EXCERPT PROVIDED:
:::

In the wickedly cruel The Rental, Dan Stevens and co shack up in a deadly Airbnb
Dir: Dave Franco. Cast: Dan Stevens, Alison Brie, Sheila Vand, Jeremy Allen White, Toby Huss, Anthony Molinari. 15 cert, 89 mins
Dave Franco’s Airbnb chiller The Rental has a great poster – remember those? It’s an upside-down shot of a holiday home, invitingly warm inside, but with a silhouetted figure falling out of it into the night, or maybe the Pacific Ocean. “Secluded getaway. Killer views.”
It gives away little but mood, promise and some mysterious off-screen threat, much like the film’s thoroughly skilful first hour. From the first shot of Charlie (Dan Stevens) and Mina (Sheila Vand) gazing at this coastal retreat on a computer, we’re being toyed with. They seem intimate and conspiratorial, and agree to splurge. Then the scruffy Josh (Jeremy Allen White) bounds in, not meaning to interrupt. He’s Charlie’s brother and Mina’s boyfriend. So they’re business partners. Aha.
It’s a deft bit of misdirection, establishing at a stroke certain tensions that this script, by Franco and the micro-budget veteran Joe Swanberg, will pluck and exploit until things are bloodily genre-fied. This trio, plus Charlie’s level-headed wife Michelle (Alison Brie), head to the house for an indulgent weekend, with celebrations mixed in: Charlie and Mina have just clinched a lucrative deal and it’s time to let their hair down.
If there’s something a little off with the man who lets them in – an insinuating local played by Toby Huss – this could be simply a case of getting off on the wrong foot. But there’s a racial element. Mina’s surname is Mohammadi, which she’s pretty sure is the reason her attempt to book didn’t work, whereas Charlie had no trouble entering the same details an hour later.
Something else is off. It could be a rustle in the breeze, or simply the way the camera spots this quartet on a walk across the beach, from a pointedly extreme distance. The film doesn’t need to use the hoary old cut-out of binoculars masking the frame to imply a sense they’re being watched. It manages without some hammer-wielding psycho’s heavy breathing, and builds atmosphere instead with the ominous low notes of a cool electronic score. Franco knows this terrain well enough to deal in suggestive hush, to play a waiting game, and to lay a bed of unease under the whole thing.
The “reveal” of the film is usually what everyone wants to talk about most in horror, but here it’s almost a pretext for the film up to that point: a surprisingly witty crescendo of character-building, erupting into shivery disharmony like a Bartók string quartet. Before we’re out, there will be batterings, terrible mistakes, and bodies piling up on the winding woodland driveway. But the film takes a black-heartedly satirical approach to its long game – a punishment it inflicts on these four rather entitled, whiny, bourgeois 30-somethings, and in many ways a grave they’ve dug for themselves.

:::

PROVIDED RECORDS:
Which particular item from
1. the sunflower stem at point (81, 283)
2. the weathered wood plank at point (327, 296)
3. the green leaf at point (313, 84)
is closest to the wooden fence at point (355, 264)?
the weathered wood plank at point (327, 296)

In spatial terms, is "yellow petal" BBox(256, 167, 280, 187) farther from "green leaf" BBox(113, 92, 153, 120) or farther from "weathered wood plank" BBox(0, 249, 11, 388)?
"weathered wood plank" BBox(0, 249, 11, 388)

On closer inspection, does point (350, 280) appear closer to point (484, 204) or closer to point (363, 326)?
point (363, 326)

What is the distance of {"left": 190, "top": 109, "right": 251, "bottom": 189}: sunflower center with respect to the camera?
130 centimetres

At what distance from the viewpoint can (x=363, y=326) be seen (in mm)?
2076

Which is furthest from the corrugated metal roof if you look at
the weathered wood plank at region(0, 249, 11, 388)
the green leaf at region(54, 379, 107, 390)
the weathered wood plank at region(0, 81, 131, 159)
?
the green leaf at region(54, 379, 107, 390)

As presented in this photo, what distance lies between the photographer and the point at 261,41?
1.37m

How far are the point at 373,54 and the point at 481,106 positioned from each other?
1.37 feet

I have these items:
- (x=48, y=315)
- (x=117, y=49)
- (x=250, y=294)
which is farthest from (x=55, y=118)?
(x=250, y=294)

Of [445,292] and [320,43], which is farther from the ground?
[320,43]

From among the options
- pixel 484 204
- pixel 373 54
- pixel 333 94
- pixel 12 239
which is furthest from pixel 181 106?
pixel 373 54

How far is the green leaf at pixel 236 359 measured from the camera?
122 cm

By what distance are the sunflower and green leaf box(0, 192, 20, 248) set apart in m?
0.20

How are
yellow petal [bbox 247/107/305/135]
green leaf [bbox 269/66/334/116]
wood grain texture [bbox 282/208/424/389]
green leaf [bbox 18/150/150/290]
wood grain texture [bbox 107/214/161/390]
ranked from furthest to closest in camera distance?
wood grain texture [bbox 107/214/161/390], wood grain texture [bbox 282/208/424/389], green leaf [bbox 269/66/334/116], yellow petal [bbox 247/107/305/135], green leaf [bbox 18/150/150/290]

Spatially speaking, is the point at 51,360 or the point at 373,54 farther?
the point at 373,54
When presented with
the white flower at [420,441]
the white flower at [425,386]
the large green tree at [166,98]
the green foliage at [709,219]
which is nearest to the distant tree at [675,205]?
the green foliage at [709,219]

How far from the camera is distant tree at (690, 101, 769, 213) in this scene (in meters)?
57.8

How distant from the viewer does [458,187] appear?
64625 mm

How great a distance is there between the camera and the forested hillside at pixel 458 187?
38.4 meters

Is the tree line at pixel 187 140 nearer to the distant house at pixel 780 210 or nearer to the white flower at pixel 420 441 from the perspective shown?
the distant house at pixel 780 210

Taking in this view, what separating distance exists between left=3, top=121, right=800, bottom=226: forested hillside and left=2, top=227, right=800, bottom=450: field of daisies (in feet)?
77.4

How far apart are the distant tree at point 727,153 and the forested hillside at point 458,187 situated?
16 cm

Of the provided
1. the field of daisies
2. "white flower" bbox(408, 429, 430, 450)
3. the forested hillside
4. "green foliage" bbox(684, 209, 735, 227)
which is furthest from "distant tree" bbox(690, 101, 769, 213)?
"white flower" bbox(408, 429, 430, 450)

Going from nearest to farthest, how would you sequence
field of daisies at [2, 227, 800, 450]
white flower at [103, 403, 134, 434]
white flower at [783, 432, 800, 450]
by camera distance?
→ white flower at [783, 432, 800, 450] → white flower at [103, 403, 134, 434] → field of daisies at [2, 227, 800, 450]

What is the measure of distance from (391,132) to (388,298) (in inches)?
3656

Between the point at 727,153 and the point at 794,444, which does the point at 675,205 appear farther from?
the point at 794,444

:::

WHAT TO WORK ON:
1/ Translate this sentence from the review of The Rental into Spanish: "They seem intimate and conspiratorial, and agree to splurge."
2/ Retype the portion of the review of The Rental that opens with the words containing "Something else is" and closes with "the whole thing.".

ANSWERS:
1/ Parecen íntimos y cómplices, y acuerdan darse un gusto.

2/
Something else is off. It could be a rustle in the breeze, or simply the way the camera spots this quartet on a walk across the beach, from a pointedly extreme distance. The film doesn’t need to use the hoary old cut-out of binoculars masking the frame to imply a sense they’re being watched. It manages without some hammer-wielding psycho’s heavy breathing, and builds atmosphere instead with the ominous low notes of a cool electronic score. Franco knows this terrain well enough to deal in suggestive hush, to play a waiting game, and to lay a bed of unease under the whole thing.